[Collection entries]
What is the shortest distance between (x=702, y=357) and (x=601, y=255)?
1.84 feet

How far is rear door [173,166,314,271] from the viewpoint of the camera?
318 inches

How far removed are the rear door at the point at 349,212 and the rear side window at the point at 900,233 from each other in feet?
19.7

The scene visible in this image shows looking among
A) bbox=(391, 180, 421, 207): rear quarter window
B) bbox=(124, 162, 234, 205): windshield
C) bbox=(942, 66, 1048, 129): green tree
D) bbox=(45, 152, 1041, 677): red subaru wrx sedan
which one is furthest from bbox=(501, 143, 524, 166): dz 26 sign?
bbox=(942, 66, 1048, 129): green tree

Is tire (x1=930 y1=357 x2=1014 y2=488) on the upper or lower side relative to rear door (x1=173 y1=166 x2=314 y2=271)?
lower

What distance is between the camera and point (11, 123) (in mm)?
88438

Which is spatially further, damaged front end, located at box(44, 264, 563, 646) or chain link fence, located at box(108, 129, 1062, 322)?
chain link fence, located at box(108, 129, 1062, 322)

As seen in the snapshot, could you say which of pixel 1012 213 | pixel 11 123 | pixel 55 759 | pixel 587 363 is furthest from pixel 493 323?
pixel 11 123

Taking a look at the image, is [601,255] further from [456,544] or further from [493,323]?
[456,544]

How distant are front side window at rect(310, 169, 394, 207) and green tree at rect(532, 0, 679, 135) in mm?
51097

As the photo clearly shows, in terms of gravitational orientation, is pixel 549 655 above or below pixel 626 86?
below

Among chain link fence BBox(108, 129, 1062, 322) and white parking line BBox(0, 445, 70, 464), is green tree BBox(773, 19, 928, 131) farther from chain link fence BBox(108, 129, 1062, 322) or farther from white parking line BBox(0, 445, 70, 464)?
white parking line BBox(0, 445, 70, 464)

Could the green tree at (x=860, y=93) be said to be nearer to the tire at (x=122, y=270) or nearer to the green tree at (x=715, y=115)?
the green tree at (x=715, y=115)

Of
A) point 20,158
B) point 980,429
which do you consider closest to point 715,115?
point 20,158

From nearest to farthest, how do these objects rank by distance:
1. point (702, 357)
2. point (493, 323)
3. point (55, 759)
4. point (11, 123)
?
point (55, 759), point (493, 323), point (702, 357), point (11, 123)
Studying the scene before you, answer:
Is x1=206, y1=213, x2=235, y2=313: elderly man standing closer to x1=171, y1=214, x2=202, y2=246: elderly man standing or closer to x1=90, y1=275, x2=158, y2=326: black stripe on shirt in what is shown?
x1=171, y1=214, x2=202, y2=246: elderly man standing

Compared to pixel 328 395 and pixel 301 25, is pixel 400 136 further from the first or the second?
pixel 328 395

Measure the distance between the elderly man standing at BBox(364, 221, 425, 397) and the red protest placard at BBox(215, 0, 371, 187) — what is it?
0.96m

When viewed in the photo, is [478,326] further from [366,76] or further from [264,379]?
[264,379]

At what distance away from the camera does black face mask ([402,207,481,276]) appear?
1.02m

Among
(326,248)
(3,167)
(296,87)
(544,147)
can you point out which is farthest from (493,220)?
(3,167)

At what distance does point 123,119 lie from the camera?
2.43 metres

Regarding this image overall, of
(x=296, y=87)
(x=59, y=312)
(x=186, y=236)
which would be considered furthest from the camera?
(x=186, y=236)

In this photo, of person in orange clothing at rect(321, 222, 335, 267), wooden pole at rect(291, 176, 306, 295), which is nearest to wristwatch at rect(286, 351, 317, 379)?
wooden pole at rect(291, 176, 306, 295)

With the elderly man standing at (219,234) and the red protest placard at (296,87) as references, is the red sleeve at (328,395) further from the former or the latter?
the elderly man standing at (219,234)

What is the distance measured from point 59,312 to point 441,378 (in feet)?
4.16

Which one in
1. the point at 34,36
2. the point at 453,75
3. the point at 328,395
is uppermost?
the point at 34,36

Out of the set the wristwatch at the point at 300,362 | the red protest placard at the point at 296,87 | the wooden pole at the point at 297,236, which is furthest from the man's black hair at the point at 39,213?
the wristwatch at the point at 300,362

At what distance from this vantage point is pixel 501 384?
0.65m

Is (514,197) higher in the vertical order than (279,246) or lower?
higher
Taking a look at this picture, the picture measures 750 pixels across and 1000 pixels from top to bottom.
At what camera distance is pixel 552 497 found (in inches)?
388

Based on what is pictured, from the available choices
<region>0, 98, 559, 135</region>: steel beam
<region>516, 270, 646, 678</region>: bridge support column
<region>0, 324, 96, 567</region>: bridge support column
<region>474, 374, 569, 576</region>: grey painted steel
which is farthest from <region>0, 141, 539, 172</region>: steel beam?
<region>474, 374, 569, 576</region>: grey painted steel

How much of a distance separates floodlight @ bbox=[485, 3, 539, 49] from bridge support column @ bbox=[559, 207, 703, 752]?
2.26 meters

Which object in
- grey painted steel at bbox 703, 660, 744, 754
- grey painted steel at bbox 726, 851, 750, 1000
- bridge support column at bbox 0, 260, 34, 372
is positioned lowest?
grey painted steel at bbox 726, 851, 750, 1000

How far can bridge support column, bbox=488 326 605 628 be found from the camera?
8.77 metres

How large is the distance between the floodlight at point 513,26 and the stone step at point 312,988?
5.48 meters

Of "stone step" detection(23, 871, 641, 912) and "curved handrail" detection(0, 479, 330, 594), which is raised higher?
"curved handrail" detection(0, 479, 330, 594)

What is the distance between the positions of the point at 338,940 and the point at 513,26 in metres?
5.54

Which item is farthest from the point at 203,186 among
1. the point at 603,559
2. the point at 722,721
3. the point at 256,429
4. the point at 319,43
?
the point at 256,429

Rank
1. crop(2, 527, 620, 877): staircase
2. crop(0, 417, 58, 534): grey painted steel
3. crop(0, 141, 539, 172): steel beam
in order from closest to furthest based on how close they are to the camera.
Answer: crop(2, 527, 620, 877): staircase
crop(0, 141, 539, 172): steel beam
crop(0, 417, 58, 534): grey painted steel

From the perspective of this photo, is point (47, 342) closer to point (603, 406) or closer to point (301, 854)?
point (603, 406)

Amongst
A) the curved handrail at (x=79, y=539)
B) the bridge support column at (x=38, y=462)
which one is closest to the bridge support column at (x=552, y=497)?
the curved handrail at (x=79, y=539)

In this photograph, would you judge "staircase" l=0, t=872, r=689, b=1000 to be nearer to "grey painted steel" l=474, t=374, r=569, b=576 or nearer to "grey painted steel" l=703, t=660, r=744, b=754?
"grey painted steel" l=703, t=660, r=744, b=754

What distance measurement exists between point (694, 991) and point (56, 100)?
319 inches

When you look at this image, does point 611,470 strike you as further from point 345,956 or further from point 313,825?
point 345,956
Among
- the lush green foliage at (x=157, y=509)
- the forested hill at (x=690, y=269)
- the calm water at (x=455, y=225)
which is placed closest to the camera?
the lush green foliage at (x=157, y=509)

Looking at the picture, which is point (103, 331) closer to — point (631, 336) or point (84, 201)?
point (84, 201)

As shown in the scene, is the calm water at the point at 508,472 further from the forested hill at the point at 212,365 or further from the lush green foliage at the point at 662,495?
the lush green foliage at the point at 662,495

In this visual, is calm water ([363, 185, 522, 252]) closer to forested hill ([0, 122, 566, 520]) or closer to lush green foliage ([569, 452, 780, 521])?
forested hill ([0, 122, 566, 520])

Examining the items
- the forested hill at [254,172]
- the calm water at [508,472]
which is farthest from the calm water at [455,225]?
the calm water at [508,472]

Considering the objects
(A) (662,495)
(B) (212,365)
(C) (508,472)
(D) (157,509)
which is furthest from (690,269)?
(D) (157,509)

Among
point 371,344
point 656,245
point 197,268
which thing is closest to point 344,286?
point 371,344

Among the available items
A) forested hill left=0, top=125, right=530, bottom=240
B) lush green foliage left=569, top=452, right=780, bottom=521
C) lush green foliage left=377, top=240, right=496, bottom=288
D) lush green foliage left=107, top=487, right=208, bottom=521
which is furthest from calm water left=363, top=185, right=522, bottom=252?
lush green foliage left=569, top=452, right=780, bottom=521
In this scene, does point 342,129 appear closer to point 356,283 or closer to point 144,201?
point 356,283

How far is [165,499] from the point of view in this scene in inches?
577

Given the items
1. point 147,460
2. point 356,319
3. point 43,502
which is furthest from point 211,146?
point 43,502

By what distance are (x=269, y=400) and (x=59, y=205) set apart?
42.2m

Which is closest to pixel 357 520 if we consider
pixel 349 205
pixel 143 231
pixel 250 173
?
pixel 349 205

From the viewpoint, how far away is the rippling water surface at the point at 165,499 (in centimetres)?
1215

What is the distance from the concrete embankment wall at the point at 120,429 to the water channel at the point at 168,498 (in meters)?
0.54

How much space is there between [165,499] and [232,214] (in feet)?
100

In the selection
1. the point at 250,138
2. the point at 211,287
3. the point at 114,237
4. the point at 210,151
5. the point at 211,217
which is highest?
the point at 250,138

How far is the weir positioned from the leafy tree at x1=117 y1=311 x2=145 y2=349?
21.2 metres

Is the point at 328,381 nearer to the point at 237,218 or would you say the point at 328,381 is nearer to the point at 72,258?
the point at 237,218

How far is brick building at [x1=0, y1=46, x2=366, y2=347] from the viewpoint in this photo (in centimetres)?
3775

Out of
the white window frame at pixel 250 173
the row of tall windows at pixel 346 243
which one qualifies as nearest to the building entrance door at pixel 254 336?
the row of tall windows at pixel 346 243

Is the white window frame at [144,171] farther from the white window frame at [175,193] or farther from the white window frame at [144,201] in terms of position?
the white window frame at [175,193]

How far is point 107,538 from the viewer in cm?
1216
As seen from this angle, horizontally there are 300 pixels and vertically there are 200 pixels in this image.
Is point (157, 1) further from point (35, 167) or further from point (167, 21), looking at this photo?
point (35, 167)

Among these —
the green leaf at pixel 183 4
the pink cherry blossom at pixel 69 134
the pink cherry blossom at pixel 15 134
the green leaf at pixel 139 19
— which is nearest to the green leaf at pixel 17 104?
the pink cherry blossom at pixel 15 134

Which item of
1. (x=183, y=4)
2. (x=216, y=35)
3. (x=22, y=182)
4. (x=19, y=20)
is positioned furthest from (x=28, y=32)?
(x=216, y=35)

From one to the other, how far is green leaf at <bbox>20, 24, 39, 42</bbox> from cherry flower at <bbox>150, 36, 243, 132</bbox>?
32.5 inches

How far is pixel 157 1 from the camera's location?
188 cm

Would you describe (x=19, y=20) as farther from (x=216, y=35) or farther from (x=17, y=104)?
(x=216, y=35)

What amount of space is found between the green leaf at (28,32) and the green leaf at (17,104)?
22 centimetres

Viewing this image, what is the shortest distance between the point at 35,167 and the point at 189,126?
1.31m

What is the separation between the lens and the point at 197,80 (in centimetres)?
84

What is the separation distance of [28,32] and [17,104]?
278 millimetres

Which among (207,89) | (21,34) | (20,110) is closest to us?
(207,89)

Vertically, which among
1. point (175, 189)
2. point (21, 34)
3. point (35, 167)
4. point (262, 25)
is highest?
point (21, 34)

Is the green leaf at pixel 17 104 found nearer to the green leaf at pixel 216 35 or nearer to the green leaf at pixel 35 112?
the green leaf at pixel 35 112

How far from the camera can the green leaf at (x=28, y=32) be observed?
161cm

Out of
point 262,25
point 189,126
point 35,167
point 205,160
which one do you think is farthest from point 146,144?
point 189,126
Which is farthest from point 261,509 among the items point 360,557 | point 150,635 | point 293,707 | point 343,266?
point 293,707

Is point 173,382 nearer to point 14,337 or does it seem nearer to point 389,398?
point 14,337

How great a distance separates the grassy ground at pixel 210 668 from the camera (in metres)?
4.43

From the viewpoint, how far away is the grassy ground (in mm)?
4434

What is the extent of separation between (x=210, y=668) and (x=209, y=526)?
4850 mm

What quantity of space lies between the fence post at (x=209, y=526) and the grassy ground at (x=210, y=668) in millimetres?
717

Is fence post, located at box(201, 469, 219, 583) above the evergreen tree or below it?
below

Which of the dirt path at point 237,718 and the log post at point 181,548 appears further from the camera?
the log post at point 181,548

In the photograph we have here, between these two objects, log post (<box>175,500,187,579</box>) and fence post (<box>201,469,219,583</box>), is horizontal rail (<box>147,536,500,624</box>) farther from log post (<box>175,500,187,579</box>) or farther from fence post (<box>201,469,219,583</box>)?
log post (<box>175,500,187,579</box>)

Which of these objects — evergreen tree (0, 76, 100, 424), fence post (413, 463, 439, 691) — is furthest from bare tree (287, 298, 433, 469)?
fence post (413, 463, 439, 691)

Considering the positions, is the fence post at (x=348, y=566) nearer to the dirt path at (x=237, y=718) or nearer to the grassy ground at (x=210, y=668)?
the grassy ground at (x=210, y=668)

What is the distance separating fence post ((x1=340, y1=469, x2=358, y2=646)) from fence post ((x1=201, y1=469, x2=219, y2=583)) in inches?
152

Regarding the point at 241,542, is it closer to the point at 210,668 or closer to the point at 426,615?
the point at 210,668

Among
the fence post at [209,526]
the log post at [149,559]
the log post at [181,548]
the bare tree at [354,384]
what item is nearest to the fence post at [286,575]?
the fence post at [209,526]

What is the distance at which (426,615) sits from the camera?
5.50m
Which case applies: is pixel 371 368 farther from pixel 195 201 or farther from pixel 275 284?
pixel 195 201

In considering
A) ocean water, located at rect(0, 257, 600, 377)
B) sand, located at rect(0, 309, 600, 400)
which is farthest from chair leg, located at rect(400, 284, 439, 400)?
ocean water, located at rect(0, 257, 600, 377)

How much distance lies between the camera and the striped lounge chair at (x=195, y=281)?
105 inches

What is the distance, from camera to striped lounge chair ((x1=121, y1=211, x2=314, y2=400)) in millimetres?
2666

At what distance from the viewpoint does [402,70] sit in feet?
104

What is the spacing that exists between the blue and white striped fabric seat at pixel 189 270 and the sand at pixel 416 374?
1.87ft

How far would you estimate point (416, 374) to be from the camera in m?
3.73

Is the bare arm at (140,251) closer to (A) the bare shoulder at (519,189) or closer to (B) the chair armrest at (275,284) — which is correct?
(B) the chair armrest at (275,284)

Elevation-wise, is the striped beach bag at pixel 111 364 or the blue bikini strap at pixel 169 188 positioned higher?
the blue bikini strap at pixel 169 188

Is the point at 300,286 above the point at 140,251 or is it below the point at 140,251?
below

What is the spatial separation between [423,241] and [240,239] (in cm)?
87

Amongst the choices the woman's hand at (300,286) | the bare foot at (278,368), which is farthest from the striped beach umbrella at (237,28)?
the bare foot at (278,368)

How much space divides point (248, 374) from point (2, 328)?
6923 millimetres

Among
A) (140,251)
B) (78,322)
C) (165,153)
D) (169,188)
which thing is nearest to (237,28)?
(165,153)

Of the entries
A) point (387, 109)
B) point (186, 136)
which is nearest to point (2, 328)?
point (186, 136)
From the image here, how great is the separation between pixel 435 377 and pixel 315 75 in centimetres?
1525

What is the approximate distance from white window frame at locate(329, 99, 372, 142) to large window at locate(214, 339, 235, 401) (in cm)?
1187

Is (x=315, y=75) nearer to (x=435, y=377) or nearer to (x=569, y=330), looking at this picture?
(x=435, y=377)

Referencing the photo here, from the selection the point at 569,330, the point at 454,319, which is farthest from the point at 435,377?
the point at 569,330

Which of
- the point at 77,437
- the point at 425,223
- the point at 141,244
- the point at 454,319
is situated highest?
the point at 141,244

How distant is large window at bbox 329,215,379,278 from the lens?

Written request –
Reproduce the rows word for word, beginning with the line that contains "From the image" and continuing through the final line of the rows.

Result for this task –
From the image here, how great is the separation between pixel 435 377 and pixel 315 75 in centimetres?
1525

What is the approximate distance from white window frame at locate(329, 99, 372, 142) to large window at locate(214, 339, 235, 401) (in cm)?
1187

Is (x=315, y=75) nearer to (x=435, y=377) or nearer to (x=569, y=330), looking at this picture?
(x=435, y=377)

Referencing the photo here, from the selection the point at 569,330, the point at 454,319, which is farthest from the point at 435,377?
the point at 569,330

Which of
- the point at 77,437
- the point at 425,223
- the point at 141,244
- the point at 454,319
is situated highest?
the point at 141,244

How distant is large window at bbox 329,215,379,278 from the lens?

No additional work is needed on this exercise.